All of lore.kernel.org
 help / color / mirror / Atom feed
From: Pavel Emelyanov <xemul@parallels.com>
To: Miklos Szeredi <miklos@szeredi.hu>
Cc: "fuse-devel@lists.sourceforge.net"
	<fuse-devel@lists.sourceforge.net>,
	Alexander Viro <viro@zeniv.linux.org.uk>,
	linux-fsdevel <linux-fsdevel@vger.kernel.org>,
	James Bottomley <jbottomley@parallels.com>,
	Kirill Korotaev <dev@parallels.com>
Subject: Re: [PATCH 10/10] mm: Account for WRITEBACK_TEMP in balance_dirty_pages
Date: Fri, 27 Jul 2012 08:01:00 +0400	[thread overview]
Message-ID: <5012127C.8070203@parallels.com> (raw)
In-Reply-To: <87wr22b3tn.fsf@tucsk.pomaz.szeredi.hu>

On 07/17/2012 11:11 PM, Miklos Szeredi wrote:
> Pavel Emelyanov <xemul@parallels.com> writes:

Miklos, sorry for the late response. Please, find the answers inline.

>> On 07/13/2012 08:57 PM, Miklos Szeredi wrote:
>>> Pavel Emelyanov <xemul@parallels.com> writes:
>>>
>>>> Make balance_dirty_pages start the throttling when the WRITEBACK_TEMP
>>>> counter is hight ehough.

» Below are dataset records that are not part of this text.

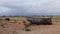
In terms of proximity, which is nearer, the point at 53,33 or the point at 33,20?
the point at 53,33

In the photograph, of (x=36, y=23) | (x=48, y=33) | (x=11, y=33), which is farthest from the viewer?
→ (x=36, y=23)

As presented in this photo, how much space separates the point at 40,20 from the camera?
132 ft

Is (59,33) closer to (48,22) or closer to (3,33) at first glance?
(3,33)

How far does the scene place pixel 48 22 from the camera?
4069 cm

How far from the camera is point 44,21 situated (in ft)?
133

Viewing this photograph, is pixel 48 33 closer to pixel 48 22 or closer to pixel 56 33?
pixel 56 33

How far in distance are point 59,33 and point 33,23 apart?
16.5 meters

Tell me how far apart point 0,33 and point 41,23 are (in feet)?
63.1

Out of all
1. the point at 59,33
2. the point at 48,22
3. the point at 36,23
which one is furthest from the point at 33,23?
the point at 59,33

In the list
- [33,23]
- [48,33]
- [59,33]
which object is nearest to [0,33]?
[48,33]

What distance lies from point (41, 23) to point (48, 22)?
174 cm

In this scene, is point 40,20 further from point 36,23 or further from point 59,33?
point 59,33

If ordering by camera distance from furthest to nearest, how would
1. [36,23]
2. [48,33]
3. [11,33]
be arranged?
→ [36,23]
[48,33]
[11,33]

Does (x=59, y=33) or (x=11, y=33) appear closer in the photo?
(x=11, y=33)
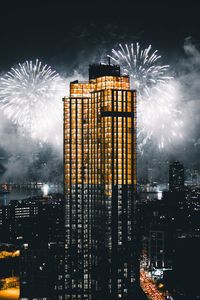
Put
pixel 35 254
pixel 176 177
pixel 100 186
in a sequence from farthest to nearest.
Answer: pixel 176 177 → pixel 35 254 → pixel 100 186

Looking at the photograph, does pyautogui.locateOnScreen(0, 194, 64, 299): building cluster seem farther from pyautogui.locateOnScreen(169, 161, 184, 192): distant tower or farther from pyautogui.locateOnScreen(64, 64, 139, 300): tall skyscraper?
pyautogui.locateOnScreen(169, 161, 184, 192): distant tower

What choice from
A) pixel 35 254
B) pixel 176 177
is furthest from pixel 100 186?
pixel 176 177

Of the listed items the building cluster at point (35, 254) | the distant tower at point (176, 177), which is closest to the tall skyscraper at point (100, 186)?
the building cluster at point (35, 254)

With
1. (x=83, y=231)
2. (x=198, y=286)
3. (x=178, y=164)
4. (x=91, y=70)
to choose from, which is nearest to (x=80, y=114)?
(x=91, y=70)

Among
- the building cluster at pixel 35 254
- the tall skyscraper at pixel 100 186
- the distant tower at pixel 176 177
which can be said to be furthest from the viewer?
the distant tower at pixel 176 177

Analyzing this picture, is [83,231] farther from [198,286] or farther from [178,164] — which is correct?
[178,164]

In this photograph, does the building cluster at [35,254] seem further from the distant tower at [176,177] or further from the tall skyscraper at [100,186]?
the distant tower at [176,177]

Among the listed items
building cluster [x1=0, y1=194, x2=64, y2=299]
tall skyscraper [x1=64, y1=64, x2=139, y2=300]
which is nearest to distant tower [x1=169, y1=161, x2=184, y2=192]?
building cluster [x1=0, y1=194, x2=64, y2=299]

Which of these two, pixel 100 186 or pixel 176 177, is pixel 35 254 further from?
pixel 176 177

This prevents us from having too many dirty
>>>> pages on fuse, thus giving the userspace part of it a chance to write
>>>> stuff properly.
>>>>
>>>> Note, that the existing balance logic is per-bdi, i.e. if the fuse
>>>> user task gets stuck in the function this means, that it either
>>>> writes to the mountpoint it serves (but it can deadlock even without
>>>> the writeback) or it is wrting to some _other_ dirty bdi and in the
>>>> latter case someone else will free the memory for it.
>>>
>>> This is not just about deadlocking.  Unprivileged fuse filesystems
>>> should not impact the operation of other filesystems.  I.e. a fuse
>>> filesystem which is not making progress writing out pages shouln't cause
>>> a write on an unrelated filesystem to block.
>>>
>>> I believe this patch breaks that promise.
>>
>> Hm... I believe it does not, and that's why.
>>
>> When a task writes to some bdi the balance_dirty_pages will evaluate the
>> amount of time to block this task on based on this bdi dirty set counters.
>> The global stats are only used to a) check whether this decision should be
>> made at all
> 
> Okay, maybe I'm blind but if this is true, then how is
> balance_dirty_pages() supposed to ensure that the per-bdi limit is not
> exceeded?

The balance_dirty_pages logic is _very_ roughly the the following:

Let this_bdi be a bdi the current task is writing to
Let D be the total amount of dirty and writeback memory (and writeback_tmp after this patch)
Let L be the limit of dirty memory (L = ram_size * ratio)
Let d be the amount of dirty and writeback on this_bdi
And let l be the limit of dirty memory on this_bdi

With that the balancer logic look like

while (1) {
	if (D < L)
		return;

	start_background_writeback(this_bdi);

	if (d < l)
		return;

	timeout = get_sleep_timeout(d, l, D, L);
	shcedule_timeout(timeout);
}

The d and l are calculated out of the D and L using this_bdi and global IO completions
proportions (with more complexity, but still).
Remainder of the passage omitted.